À chaque quartier sa bière

21.03.2018 – Marc Lettau

Un doux bruit de capsule qui saute et la bière coule dans le verre, libérant des petites bulles qui remontent à la surface pour former de la mousse. La chope suisse contient les bières les plus variées qui soient: le pays possède en effet la plus forte concentration de brasseries au monde. Une réponse, notamment, à la grande crise suisse de la bière et au déclin de nombreuses marques traditionnelles.

En matière de bière, le siège du Gouvernement fédéral suisse est idéalement situé. Un repas au restaurant du Palais fédéral «Galerie des Alpes» permet non seulement de profiter de la vue sur la chaîne des Alpes, mais aussi sur la brasserie située au pied de la colline du Gurten, berceau de la traditionnelle bière de Berne, la «Gurten». Malgré ce rappel visuel, celle-ci n’est pas servie au Palais fédéral. Les parlementaires et conseillers fédéraux assoiffés peuvent choisir d’autres bières locales produites à Burgdorf et Einsiedeln. En effet, l’époque de la brasserie «Zum Gurten» est révolue. Aujourd’hui, le quartier accueille de superbes habitations et des entreprises innovantes. Fondée en 1864, la brasserie a désaltéré la ville pendant un bon siècle. Mais l’entreprise a ensuite dû faire face à des mutations économiques. En 1970, elle a été rachetée par le groupe Feldschlösschen, la plus grande brasserie suisse. De nos jours, celle-ci produit à son siège de Rheinfelden, en Argovie, une bière appelée «Gurten».

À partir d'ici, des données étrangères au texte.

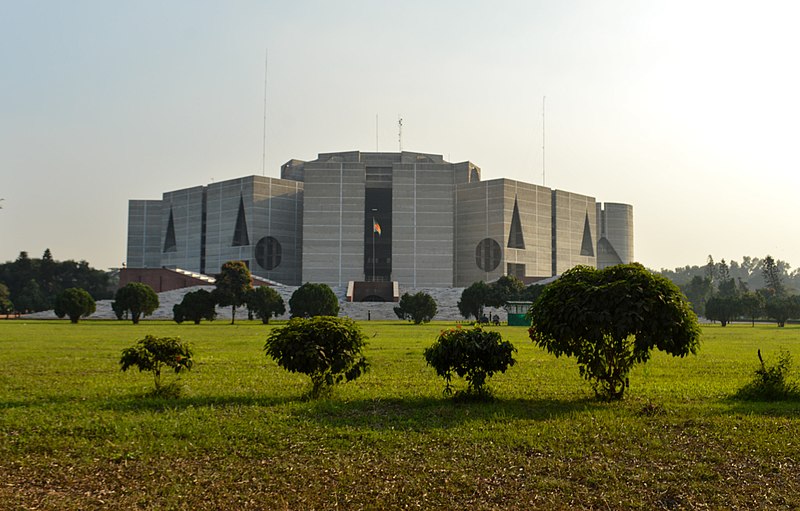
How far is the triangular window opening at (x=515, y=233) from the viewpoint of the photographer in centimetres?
8975

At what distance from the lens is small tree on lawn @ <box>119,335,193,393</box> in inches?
430

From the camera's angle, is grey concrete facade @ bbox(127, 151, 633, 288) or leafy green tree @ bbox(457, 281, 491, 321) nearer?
leafy green tree @ bbox(457, 281, 491, 321)

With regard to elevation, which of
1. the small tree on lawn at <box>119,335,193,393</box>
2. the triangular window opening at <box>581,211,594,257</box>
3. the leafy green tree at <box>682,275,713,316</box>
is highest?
the triangular window opening at <box>581,211,594,257</box>

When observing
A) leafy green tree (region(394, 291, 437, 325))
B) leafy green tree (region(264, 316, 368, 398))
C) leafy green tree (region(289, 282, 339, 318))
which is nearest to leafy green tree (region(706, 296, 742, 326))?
leafy green tree (region(394, 291, 437, 325))

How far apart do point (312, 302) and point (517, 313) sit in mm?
16126

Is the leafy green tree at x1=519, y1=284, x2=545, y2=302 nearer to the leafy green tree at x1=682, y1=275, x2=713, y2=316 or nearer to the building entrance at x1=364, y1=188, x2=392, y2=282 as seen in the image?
the building entrance at x1=364, y1=188, x2=392, y2=282

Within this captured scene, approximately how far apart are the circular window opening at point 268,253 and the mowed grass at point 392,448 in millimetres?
78425

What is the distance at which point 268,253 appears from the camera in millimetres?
91188

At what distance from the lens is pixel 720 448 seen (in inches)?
294

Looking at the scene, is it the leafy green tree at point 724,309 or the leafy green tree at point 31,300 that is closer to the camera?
the leafy green tree at point 724,309

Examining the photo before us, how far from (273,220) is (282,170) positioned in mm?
17072

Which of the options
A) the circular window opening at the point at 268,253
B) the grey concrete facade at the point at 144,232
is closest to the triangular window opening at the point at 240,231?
the circular window opening at the point at 268,253

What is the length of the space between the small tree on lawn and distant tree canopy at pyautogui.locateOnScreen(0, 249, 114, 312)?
74.1 m

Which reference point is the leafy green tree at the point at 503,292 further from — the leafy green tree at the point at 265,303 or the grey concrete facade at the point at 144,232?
the grey concrete facade at the point at 144,232
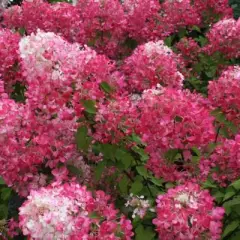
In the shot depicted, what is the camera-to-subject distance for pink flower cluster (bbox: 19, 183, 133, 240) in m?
1.75

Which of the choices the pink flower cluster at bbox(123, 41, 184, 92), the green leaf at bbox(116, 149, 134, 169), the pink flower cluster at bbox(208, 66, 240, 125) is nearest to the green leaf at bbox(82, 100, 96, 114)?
the green leaf at bbox(116, 149, 134, 169)

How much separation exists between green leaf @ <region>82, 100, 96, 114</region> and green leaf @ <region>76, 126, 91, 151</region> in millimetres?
105

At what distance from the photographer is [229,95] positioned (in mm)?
2479

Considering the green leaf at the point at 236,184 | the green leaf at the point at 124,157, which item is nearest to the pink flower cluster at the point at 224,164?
the green leaf at the point at 236,184

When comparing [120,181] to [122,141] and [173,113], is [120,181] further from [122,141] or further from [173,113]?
[173,113]

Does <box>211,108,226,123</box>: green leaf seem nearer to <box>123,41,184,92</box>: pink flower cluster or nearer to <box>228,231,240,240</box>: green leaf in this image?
<box>123,41,184,92</box>: pink flower cluster

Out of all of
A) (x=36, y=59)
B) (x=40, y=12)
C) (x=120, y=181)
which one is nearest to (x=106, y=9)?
(x=40, y=12)

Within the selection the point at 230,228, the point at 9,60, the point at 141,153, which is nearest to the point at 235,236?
the point at 230,228

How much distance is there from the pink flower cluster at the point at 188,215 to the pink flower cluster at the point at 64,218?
162 millimetres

Cette histoire est caractéristique d’une évolution qui a marqué d’autres villes, de manière plus visible qu’à Berne, plus paisible. Ainsi, à Fribourg, la fermeture de la brasserie Cardinal, fondée en 1788, a été vécue comme une véritable crise nationale. Lorsque Cardinal a dû stopper sa production après des années de déclin, le Gouvernement fribourgeois de l’époque s’est dit «choqué» et le président du gouvernement Beat Vonlanthen «très triste» de la disparation de ce symbole de l’histoire économique locale. Aujourd’hui, Cardinal n’est plus qu’un nom, apposé sur des bouteilles produites à Rheinfelden.

«The last Eichhof»

Ces deux épisodes illustrent la concentration du marché de la bière qui, en Suisse, a pris des proportions uniques. Elle a découlé pour l’essentiel du déclin du cartel de la bière en Suisse et a également touché les plus grandes entreprises. Ainsi, grâce aux nombreux rachats de brasseries régionales, Feldschlösschen AG a tout d’abord assouvi sa propre soif. Mais en 2000, Feldschlösschen a elle-même été absorbée par le géant danois de la bière Carlsberg. Durant la même période, le groupe hollandais Heineken a également fait son marché en Suisse et racheté la bière des Grisons «Calanda Bräu» et la marque «Eichhof», la bière de Lucerne. À Lucerne précisément, un groupe s’est mobilisé en vain contre le rachat: des étudiants de l’EPF de Zurich ont lancé le jeu vidéo «The Last Eichhof» qui consistait, à force de combats virtuels, à éviter un rachat hostile. Cela n’a servi à rien. Seules les lamentations sur la globalisation du marché de la bière sont devenues un peu plus audibles.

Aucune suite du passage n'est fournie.